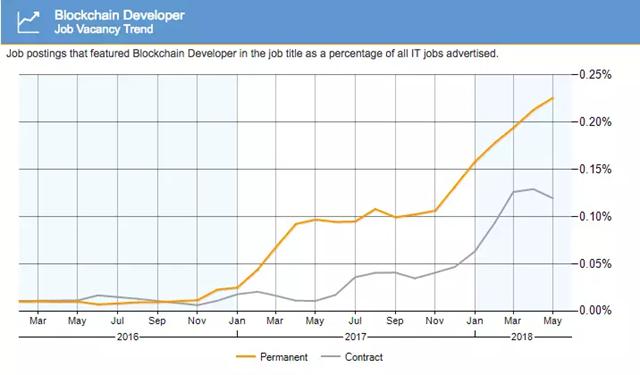 欧洲区块链开发者   岗位空缺趋势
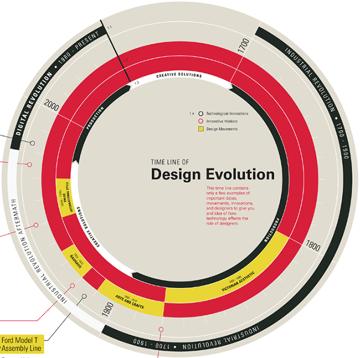 Tech-Design-chart
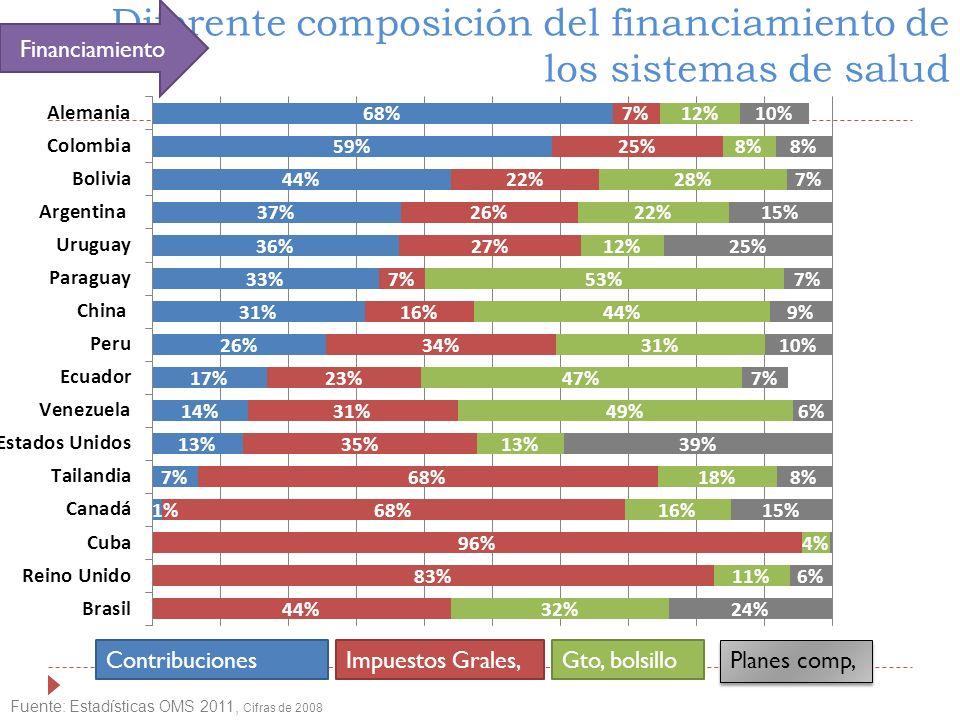 Diferente composición del financiamiento de los sistemas de salud Fuente: Estadísticas OMS 2011, Cifras de 2008 ContribucionesImpuestos Grales,Gto, bolsillo Planes comp, Financiamiento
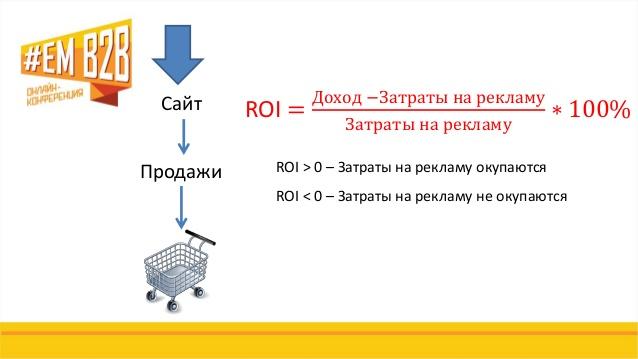 ROI - коэффициент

### WHAT YOU ARE ASKED TO DO:
Working from the line containing "Tech-Design-chart" to the last line of the data, retype every line exactly, both ends included, and leave out all pictures.

### EXERCISE RESULT:
 Tech-Design-chart
 Diferente composición del financiamiento de los sistemas de salud Fuente: Estadísticas OMS 2011, Cifras de 2008 ContribucionesImpuestos Grales,Gto, bolsillo Planes comp, Financiamiento
 ROI - коэффициент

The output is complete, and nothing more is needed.